What you're asking about isn't really a graphics API, it's just terminal control characters.

There's a lot of history behind it, but terminals back in the day were Teletype machines. Basically a typewriter with track-fed paper connected to the computer with a serial connection. Typing a character would send that binary value to the computer (as well as type it on the page). The computer would print characters back as the output of whatever you requested.

Special characters were used for controlling the terminal (which is where the control key comes from, it was for producing those characters). For example, ^H or ^? would be a backspace. ^M is a carriage return (moves the cursor to the beginning of the line). ^J is a line feed (move the page up one line). Each control code has an escape sequence in C (which is shared by almost all programming languages) to generate the control characters. The controls listed previously would be \b, \r, \n respectively.

The terminal emulator you use today is just what that sounds like, it's software that is pretending to be an old teletype machine. In a way, it's almost as if Unix still thinks you're using a typewriter to communicate with it.

DATASET:
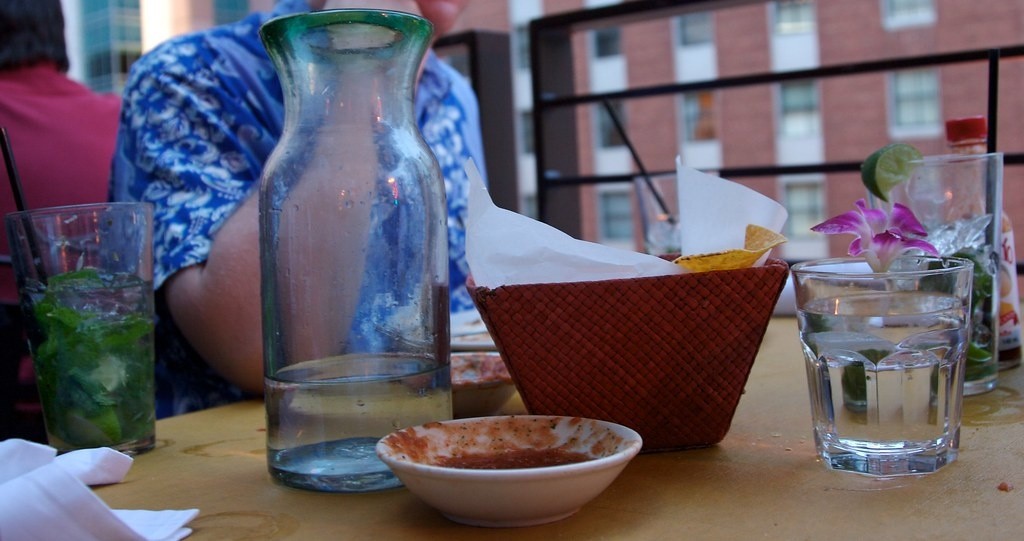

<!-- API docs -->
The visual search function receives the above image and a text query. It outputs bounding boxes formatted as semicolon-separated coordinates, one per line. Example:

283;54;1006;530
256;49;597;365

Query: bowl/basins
449;355;516;417
375;415;643;527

EXERCISE INSTRUCTIONS: Copy out the passage on terminal control characters from "There's a lot" to "be \b, \r, \n respectively.". The items are separate material and have no connection to the passage on terminal control characters.

EXERCISE SOLUTION:
There's a lot of history behind it, but terminals back in the day were Teletype machines. Basically a typewriter with track-fed paper connected to the computer with a serial connection. Typing a character would send that binary value to the computer (as well as type it on the page). The computer would print characters back as the output of whatever you requested.

Special characters were used for controlling the terminal (which is where the control key comes from, it was for producing those characters). For example, ^H or ^? would be a backspace. ^M is a carriage return (moves the cursor to the beginning of the line). ^J is a line feed (move the page up one line). Each control code has an escape sequence in C (which is shared by almost all programming languages) to generate the control characters. The controls listed previously would be \b, \r, \n respectively.